Making Sense of AIUM Guidelines
Connie Ambrecht RDMS, Executive Director Equip Leaders Now/Sonography Now
Beverly Anderson, J.D., CEO Dove Medical
Susan Dammann RN LASm Medical Specialist
In April 2014, the American Institute of Ultrasound in Medicine (AIUM) sent an email to its members stating it had "Updated Guidelines and Official Statements." Included in the list was the guideline titled "Documentation of an Ultrasound Examination."
First, it is valuable to revisit who AIUM is, as well as its role in ultrasound imaging. In its own words, "the AIUM is an association dedicated to advancing the safe and effective use of ultrasound in medicine through professional and public education, research, development of guidelines, and accreditation."
In the first section of the guidelines, AIUM outlines what it considers high-quality patient care.

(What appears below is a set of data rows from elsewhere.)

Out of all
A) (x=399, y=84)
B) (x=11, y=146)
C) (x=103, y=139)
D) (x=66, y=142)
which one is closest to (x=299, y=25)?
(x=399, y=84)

The guidelines state a permanent record should always be kept of the images, and an interpretation should be provided for patient records. All medical professionals involved should be able to communicate well and work as a team to provide what is expected: quality patient care.
The next section lists what should be included in the official report. In some clinical settings, the interpretation of the images is transcribed and a separate report page is generated for the patients chart. In the PMC setting it is common that a signature is obtained on the ultrasound report page and serves as the final report.
Section three discusses the final report from the interpreting physician or medical director of the clinic. According to this April 2014 update, the final report should be generated in 24 hours. I know you are thinking or asking... "How can we do that?!"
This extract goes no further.